What happened to TOAA?


----------



## youresafenow (Jul 15, 2017)

Galactus would get erased. He's basically Beerus. They're both capable of destroying the universe at full power. They're both always hungry. They're both purple. Omni-King >>> Beerus


----------



## Mabel Gleeful (Jul 15, 2017)

youresafenow said:


> Galactus would get erased. He's basically Beerus. They're both capable of destroying the universe at full power. They're both always hungry. They're both purple. Omni-King >>> Beerus


Except that a Marvel universe is composed of various universes. Galactus beat Mephisto while hungry, the lord of Hell which is the size of the universe, not to mention Mephisto's infamous reality warp of the 616 universe during One More Day.

Reactions: Like 1 | Agree 1


----------



## Clutch (Jul 15, 2017)

Mabel Gleeful said:


> I wouldn't say Zeno did it "casually". He looked confused and fussed up, and he probably used all his energy in doing it. Saying he did it "casually" is reaching, really.


Nope. 
In fact, he was the epitome of casual, he didn't even raise his voice. He was so blasė about it, only Goku was alerted to his intentions.

He was straight-faced the entire time, already stated to be capable of doing said act in a blink of an eye, and was not tired afterwards.
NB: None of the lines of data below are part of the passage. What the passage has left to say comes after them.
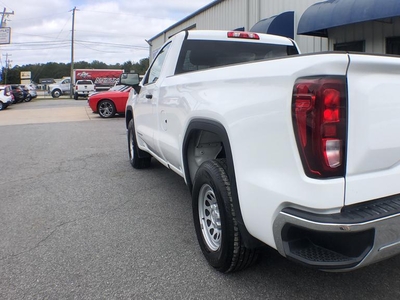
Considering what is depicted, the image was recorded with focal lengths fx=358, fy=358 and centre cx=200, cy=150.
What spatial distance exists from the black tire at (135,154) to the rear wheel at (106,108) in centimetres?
1030

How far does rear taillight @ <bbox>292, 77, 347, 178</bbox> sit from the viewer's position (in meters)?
1.77

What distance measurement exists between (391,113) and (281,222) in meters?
0.81

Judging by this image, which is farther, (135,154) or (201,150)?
(135,154)

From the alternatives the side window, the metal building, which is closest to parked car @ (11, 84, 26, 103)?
the metal building

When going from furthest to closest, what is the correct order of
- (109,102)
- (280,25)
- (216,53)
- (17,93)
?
(17,93)
(109,102)
(280,25)
(216,53)

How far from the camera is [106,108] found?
16.3 m

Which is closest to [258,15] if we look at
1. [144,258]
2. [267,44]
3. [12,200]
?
[267,44]

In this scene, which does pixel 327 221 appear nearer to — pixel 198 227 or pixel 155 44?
pixel 198 227

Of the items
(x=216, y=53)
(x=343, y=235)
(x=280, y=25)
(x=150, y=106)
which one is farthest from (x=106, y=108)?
(x=343, y=235)

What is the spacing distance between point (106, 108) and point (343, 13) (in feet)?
37.0

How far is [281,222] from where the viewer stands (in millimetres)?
1932

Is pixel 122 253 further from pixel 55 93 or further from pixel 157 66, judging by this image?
pixel 55 93

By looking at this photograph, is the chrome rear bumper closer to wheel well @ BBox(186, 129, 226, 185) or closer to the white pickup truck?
the white pickup truck

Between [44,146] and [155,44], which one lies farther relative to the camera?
[155,44]
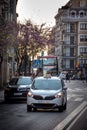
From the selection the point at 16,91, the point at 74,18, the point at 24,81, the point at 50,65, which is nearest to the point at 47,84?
the point at 16,91

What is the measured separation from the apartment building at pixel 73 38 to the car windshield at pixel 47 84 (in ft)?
403

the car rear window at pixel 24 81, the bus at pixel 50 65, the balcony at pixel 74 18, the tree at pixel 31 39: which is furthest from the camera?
the balcony at pixel 74 18

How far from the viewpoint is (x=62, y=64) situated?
15638cm

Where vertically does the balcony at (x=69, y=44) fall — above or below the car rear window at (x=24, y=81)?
above

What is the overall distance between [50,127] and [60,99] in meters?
7.75

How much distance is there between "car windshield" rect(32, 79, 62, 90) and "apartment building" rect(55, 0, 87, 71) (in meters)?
123

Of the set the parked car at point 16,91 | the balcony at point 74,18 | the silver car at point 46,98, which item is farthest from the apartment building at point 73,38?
the silver car at point 46,98

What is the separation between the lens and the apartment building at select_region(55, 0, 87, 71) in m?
153

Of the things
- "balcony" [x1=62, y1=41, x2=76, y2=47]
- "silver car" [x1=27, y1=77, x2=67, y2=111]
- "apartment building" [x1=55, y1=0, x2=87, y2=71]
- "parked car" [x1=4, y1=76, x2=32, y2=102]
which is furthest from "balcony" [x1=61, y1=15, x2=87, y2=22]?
"silver car" [x1=27, y1=77, x2=67, y2=111]

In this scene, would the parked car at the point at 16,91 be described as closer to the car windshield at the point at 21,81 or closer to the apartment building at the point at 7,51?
the car windshield at the point at 21,81

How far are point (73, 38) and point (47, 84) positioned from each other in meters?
127

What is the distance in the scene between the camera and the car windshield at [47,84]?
2728cm

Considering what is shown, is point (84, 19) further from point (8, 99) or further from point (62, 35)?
point (8, 99)

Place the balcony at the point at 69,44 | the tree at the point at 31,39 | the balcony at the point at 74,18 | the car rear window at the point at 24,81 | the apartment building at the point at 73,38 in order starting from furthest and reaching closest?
the balcony at the point at 69,44 → the balcony at the point at 74,18 → the apartment building at the point at 73,38 → the tree at the point at 31,39 → the car rear window at the point at 24,81
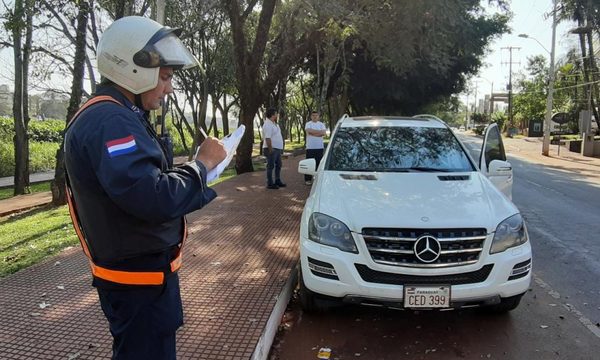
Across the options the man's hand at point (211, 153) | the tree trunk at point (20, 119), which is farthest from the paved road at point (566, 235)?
the tree trunk at point (20, 119)

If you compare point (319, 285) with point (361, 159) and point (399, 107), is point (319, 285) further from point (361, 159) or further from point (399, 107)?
point (399, 107)

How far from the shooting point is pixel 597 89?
40188 millimetres

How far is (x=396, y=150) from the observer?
5.25 metres

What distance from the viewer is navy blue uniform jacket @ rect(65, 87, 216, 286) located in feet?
5.40

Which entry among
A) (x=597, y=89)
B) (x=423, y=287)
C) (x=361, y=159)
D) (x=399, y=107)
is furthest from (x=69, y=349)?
(x=597, y=89)

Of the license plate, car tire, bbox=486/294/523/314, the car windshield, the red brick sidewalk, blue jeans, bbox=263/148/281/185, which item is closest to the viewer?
the red brick sidewalk

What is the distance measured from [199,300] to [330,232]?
4.33 feet

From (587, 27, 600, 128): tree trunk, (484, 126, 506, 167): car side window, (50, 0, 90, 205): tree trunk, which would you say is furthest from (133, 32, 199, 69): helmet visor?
(587, 27, 600, 128): tree trunk

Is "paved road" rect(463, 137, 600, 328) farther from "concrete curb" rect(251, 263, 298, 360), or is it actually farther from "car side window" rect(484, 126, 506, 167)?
"concrete curb" rect(251, 263, 298, 360)

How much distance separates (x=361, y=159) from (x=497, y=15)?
21.7 m

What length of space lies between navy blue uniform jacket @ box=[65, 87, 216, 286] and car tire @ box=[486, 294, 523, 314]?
9.90 feet

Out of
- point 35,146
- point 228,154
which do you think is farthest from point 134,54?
point 35,146

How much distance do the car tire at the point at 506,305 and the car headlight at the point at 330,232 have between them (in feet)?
4.24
Heck, he was more excited when he[they] destroyed the 1 universe in the last ep. Zeno erasing stuff requires no effort on his part, it's just what he does.


----------



## Worldbreaker (Jul 15, 2017)

Mabel Gleeful said:


> What happened to TOAA?



The last time I saw him I think he made a deal with Thanos to beat Annihilus but I have not seen him anymore, he's probably there


----------



## Toaa (Jul 15, 2017)

Mabel Gleeful said:


> I wouldn't say Zeno did it "casually". He looked confused and fussed up, and he probably used all his energy in doing it. Saying he did it "casually" is reaching, really.


He didnt just do it casually.He wasnt even the slightest bit tired from doing that.Heck he didnt even exhibit any change after erasing it. 

Used his energy is quite idiotic when he barely even tried.


----------



## Volt manta (Jul 15, 2017)

How fast is Zeno?


----------



## Blakk Jakk (Jul 15, 2017)

Volt manta said:


> How fast is Zeno?


Quintillions of c's last I can recall.


----------



## Bad Wolf (Jul 15, 2017)

That's his energy blast speed, I'm not sure you can just use that for his speed/reaction


----------



## MatthewSchroeder (Jul 15, 2017)

The Ultimates 2 #8 was lit as fuck. Loved the character development for Galactus and Ego.

Reactions: Like 1


----------



## Juub (Jul 15, 2017)

Mabel Gleeful said:


> I wouldn't say Zeno did it "casually". He looked confused and fussed up, and he probably used all his energy in doing it. Saying he did it "casually" is reaching, really.


Huh what lol?


----------



## Orochibuto (Jul 15, 2017)

Blαck said:


> Well if we take current marvel seriously(even tho it's a complete mess) golden galactus can hang with order/chaos and they kill the Lt(though again this is because they changed the rules of how his power functions within the multiverse).
> 
> Og galactus(fully fed) if he is equal to eternity than it's more than enough to deal with zeno



What?! The new Galactus can defeat the LT?!


----------



## Masterblack06 (Jul 15, 2017)

Worldbreaker said:


> Hell at the moment Galactus isn't even Galactus he fused with Ego the living planet and became Ego Prime


I dont think he fused with Ego, I think he gave Ego some of his Life Bringer power. At the moment I think he's sitting inside Ego's head because of his size reduction.


MatthewSchroeder said:


> The Ultimates 2 #8 was lit as fuck. Loved the character development for Galactus and Ego.


God Squad my dude


----------



## Katsuargi (Jul 15, 2017)

Hm. 

What's the strongest version of Galactus Zeno can take?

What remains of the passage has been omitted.